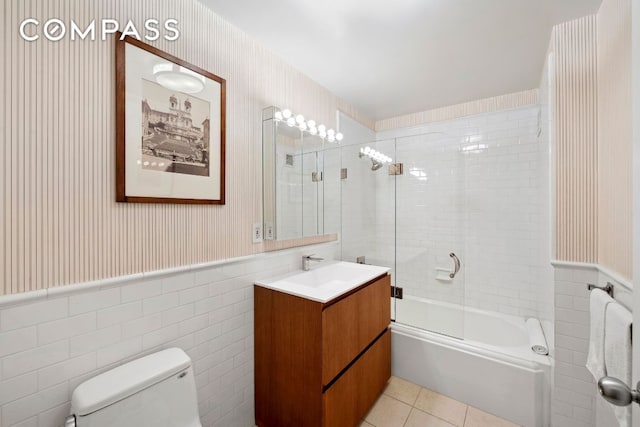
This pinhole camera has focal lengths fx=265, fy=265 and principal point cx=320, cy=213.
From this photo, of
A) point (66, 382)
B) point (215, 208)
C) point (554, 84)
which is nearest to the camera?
point (66, 382)

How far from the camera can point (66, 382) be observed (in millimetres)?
1014

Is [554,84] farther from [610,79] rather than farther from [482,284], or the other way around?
[482,284]

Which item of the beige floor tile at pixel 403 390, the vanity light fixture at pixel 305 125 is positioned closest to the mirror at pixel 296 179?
the vanity light fixture at pixel 305 125

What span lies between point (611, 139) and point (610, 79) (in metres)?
0.30

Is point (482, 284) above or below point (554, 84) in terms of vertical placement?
below

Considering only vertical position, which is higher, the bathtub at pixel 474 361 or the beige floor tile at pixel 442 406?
the bathtub at pixel 474 361

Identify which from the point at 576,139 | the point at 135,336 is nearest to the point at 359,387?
the point at 135,336

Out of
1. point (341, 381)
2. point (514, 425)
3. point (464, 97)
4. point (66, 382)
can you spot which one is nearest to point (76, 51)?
Answer: point (66, 382)

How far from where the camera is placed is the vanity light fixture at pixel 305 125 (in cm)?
186

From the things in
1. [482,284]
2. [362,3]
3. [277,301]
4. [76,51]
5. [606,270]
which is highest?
[362,3]

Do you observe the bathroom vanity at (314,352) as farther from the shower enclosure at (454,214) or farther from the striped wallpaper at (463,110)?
the striped wallpaper at (463,110)

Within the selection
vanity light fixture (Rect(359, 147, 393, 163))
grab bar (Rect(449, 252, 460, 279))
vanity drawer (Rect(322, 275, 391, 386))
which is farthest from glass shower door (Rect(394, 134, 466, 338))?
vanity drawer (Rect(322, 275, 391, 386))

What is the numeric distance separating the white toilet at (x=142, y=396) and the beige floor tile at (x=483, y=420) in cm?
174

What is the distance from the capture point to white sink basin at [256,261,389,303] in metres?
1.51
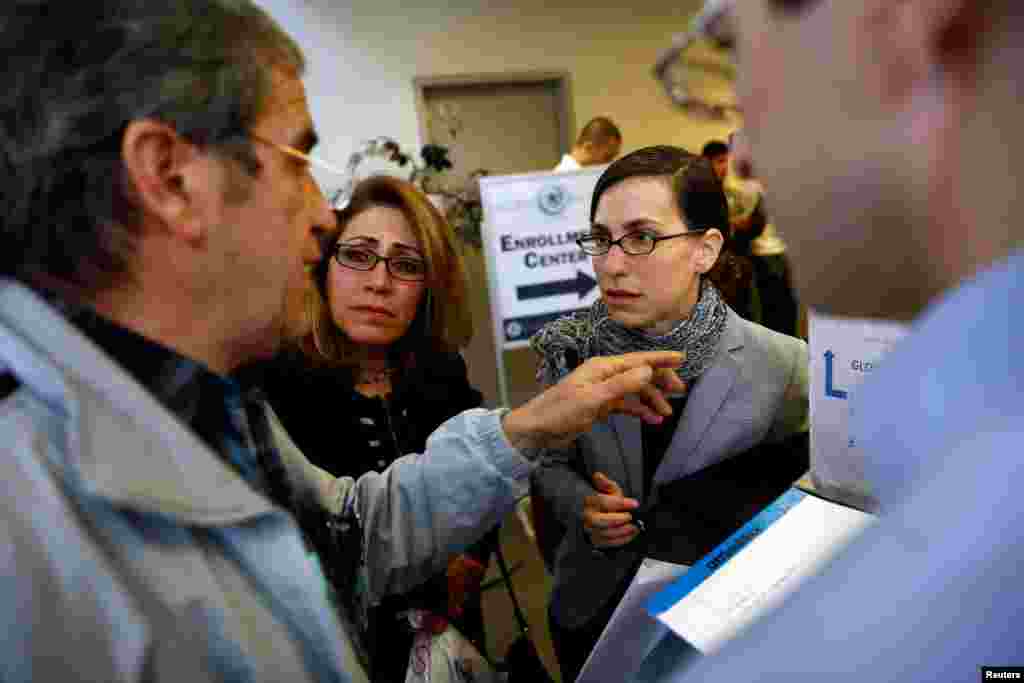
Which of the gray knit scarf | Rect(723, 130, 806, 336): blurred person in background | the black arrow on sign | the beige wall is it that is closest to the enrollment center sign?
the black arrow on sign

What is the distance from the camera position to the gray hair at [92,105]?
53cm

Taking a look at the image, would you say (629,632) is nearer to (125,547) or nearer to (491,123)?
(125,547)

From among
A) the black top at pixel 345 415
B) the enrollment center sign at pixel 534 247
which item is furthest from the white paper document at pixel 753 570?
the enrollment center sign at pixel 534 247

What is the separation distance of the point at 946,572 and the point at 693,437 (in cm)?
94

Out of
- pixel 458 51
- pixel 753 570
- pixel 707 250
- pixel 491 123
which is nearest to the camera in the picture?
pixel 753 570

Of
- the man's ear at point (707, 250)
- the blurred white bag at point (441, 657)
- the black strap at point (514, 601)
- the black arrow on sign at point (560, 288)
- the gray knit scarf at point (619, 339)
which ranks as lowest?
the black strap at point (514, 601)

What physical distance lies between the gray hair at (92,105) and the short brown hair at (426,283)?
2.98ft

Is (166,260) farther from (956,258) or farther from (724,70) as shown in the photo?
(956,258)

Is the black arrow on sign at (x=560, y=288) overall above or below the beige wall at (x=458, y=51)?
below

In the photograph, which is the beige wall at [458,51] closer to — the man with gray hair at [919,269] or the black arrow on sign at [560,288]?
the black arrow on sign at [560,288]

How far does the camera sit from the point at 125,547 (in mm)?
517

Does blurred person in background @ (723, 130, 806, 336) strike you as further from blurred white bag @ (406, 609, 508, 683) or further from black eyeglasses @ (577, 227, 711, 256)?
blurred white bag @ (406, 609, 508, 683)

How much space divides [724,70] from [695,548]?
0.70 m

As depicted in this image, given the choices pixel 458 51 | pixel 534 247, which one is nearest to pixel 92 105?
pixel 534 247
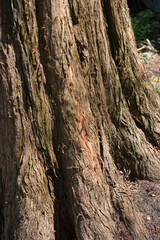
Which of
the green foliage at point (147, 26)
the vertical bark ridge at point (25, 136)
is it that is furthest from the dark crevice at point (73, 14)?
the green foliage at point (147, 26)

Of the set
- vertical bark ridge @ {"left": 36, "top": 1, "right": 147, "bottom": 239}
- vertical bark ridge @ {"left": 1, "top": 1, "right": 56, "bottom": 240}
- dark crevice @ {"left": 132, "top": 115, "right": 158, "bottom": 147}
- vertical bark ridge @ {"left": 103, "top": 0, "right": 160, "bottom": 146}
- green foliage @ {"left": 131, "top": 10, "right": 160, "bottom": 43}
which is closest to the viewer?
vertical bark ridge @ {"left": 1, "top": 1, "right": 56, "bottom": 240}

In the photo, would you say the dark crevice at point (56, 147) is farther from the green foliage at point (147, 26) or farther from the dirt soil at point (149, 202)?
the green foliage at point (147, 26)

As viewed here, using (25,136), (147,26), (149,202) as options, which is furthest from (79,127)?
(147,26)

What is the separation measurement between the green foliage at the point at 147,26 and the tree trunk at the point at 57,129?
555 centimetres

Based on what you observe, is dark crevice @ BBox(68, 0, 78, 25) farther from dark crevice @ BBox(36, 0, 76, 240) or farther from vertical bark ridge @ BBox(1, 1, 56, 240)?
vertical bark ridge @ BBox(1, 1, 56, 240)

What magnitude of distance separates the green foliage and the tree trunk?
5.55 m

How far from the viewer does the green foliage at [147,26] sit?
27.8 ft

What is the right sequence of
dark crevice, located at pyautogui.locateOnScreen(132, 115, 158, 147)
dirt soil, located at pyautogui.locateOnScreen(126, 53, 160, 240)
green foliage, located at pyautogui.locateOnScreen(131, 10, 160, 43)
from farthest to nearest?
green foliage, located at pyautogui.locateOnScreen(131, 10, 160, 43)
dark crevice, located at pyautogui.locateOnScreen(132, 115, 158, 147)
dirt soil, located at pyautogui.locateOnScreen(126, 53, 160, 240)

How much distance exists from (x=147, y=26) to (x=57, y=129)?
22.7ft

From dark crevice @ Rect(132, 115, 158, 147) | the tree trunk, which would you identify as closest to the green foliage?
dark crevice @ Rect(132, 115, 158, 147)

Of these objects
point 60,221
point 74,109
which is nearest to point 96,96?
point 74,109

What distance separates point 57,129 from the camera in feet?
8.89

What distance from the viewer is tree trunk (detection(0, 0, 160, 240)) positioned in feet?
8.27

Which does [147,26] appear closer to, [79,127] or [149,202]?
[149,202]
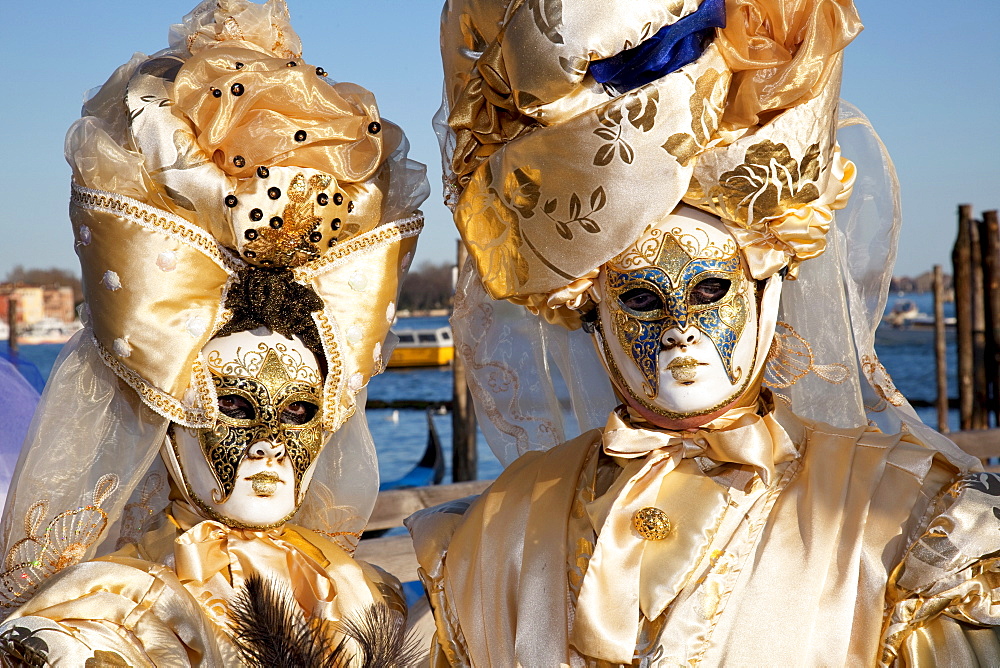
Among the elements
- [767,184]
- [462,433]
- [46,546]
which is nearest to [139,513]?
[46,546]

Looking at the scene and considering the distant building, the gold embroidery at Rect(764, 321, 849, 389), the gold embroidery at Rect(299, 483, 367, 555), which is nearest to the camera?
the gold embroidery at Rect(764, 321, 849, 389)

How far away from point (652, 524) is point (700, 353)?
339 mm

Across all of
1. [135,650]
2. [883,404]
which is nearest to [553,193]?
[883,404]

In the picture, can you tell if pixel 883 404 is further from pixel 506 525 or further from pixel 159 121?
pixel 159 121

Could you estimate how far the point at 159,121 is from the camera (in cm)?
230

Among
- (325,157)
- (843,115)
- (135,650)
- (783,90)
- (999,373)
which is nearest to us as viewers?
(783,90)

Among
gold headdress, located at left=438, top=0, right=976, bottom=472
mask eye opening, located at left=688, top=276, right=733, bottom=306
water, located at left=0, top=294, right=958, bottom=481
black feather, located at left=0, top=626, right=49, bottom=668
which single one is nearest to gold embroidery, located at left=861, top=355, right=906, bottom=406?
gold headdress, located at left=438, top=0, right=976, bottom=472

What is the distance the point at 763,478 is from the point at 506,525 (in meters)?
0.54

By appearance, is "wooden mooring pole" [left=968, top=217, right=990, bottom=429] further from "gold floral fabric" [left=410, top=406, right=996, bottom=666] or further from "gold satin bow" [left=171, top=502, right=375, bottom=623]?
"gold satin bow" [left=171, top=502, right=375, bottom=623]

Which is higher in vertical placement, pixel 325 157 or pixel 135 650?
pixel 325 157

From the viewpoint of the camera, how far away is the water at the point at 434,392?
17.7 m

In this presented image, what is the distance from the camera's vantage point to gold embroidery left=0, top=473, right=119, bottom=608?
87.6 inches

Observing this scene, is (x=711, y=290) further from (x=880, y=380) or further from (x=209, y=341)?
(x=209, y=341)

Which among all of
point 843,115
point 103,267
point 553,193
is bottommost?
point 103,267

• • • • •

What to work on:
Reproduce verbatim every line of the listing from the line containing "From the viewpoint" through the final line of the listing, both inclusive.

The result:
From the viewpoint of the camera, how far away is the water at the point at 434,392?
17.7 m

In this presented image, what is the distance from the camera's vantage point to gold embroidery left=0, top=473, right=119, bottom=608?
87.6 inches

Observing this scene, is (x=711, y=290) further from (x=880, y=380) or further from (x=209, y=341)?
(x=209, y=341)

Which among all of
point 843,115
point 103,267
point 553,193
is bottommost?
point 103,267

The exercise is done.